Making Mr. Right (1987)
Director Susan Seidelman
John Malkovich had, in a way, already ‘been’ himself long before becoming the self-reflexive avatar of Spike Jonze’s audacious debut feature, Being John Malkovich (1999) – as can be seen in this underrated curio from Desperately Seeking Susan (1985) director Susan Seidelman. Malkovich stars as a brilliant but socially awkward scientist who designs an android clone of himself, primarily for the purpose of space exploration. However, he doesn’t bank on the project’s PR guru (Ann Magnuson) falling head over heels for ‘Ulysses’, who – in stark contrast to his creator – has developed a highly charismatic, emotionally forthright personality.
As Ulysses discovers romance and runs amok in high society, mistaken identity hi-jinks ensue, with both the robot and his maker being called upon to impersonate each other at key moments. A skewed comedy that’s wry about the pitfalls of utopian technology, it also mines a very contemporary worry: will the devices we create render our need for human companionship obsolete?
Wings of Desire (1987)
Director Wim Wenders
The shadow of the Berlin Wall looms heavily over Wim Wenders’ lyrical meditation on crossing apparently impossible divides. Drifting through the city unseen while listening in on the thoughts of its variously troubled inhabitants, Bruno Ganz’s immortal angel Damiel falls in love with a lonely trapeze artist (the late Solveig Dommartin) and has to make a fateful decision: remain forever a passive observer and recorder of life on Earth, or become an active participant in it?
Inspired by the metaphysical poetry of Rainer Maria Rilke, Wenders and co-writer Peter Handke forge a ruminative, melancholy depiction of the German capital. Yet it’s a portrait that celebrates the little earthly pleasures we take for granted – witness Damiel’s epiphanic introduction to coffee, as recommended by Peter Falk (playing himself). Shot in both lustrous monochrome and crisp colour by Henri Alékan, the veteran cinematographer of Jean Cocteau’s La Belle et la Bête (1946), it’s as striking a city symphony as it is a love story.
Lars and the Real Girl (2007)
Director Craig Gillespie
At first glance it’s questionable whether Craig Gillespie’s comedy, about a withdrawn young man with intimacy issues who alarms his nearest and dearest by announcing his relationship with a lifelike doll, will be able to sustain its giddy concept over the course of a feature. But Six Feet Under writer Nancy Oliver’s intelligent script explores this potentially zany premise with wit and sensitivity.

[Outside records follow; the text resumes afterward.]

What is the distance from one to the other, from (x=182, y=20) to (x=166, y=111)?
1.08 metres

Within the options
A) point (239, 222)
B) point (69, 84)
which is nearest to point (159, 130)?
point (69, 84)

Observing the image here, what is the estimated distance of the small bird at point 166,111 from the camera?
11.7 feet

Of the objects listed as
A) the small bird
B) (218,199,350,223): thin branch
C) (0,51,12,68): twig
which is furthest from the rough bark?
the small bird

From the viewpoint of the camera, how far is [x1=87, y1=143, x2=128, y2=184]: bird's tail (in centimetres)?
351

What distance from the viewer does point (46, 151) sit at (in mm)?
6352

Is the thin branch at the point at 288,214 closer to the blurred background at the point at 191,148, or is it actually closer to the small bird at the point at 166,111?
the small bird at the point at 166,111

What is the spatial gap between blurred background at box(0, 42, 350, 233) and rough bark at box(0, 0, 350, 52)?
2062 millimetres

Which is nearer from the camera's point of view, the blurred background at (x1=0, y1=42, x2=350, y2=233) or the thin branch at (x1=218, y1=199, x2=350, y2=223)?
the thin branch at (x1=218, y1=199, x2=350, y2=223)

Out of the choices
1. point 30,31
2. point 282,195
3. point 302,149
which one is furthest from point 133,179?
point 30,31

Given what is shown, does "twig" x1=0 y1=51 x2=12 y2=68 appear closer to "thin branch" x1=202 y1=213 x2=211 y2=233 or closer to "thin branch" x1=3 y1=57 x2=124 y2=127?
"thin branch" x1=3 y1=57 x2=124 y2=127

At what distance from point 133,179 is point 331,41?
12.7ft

With Lars (Ryan Gosling) insistent that the wheelchair-bound, silicone-skinned ‘Bianca’ is a missionary that he had met online, his family and small-town neighbours decide to humour him, a gambit that leads to unexpected outcomes for many involved. It’s a credit to the strong performances – from Gosling, Emily Mortimer and Paul Schneider among others – that what follows manages to be credible without becoming mawkish.
A later film, Hirokazu Koreeda’s Air Doll (2009), takes a magic realist approach to superficially similar territory, with its titular creation becoming human and falling in love with another man.
Let the Right One In (2008)
Director Tomas Alfredson
Tomas Alfredson’s film is a striking, imaginative adaptation of the novel by John Ajvide Lindqvist, the title of which derived from a song by perennial romantic outsider Morrissey. Set in a snowy Stockholm suburb, the story chronicles the relationship between 12-year-old Oskar, a bullied outcast who fantasises about violent revenge on his tormentors, and Eli, the mysterious, apparently slightly older girl who moves into the adjoining apartment block. Eli becomes a source of comfort and inspires defiance in Oskar but also warns, cryptically, that she’s “not a girl”.
Let the Right One In revisits the tropes of vampire lore with originality and startling intensity, but it’s also an acute psychological character study and a perceptive coming-of-age drama. Her cinematographer Hoyte van Hoytema’s widescreen compositions are gloriously rich and evocative, while the performances of Kare Hedebrant and, especially, Lina Leandersson are remarkable. A US remake followed in 2010, directed by Matt Reeves (Cloverfield).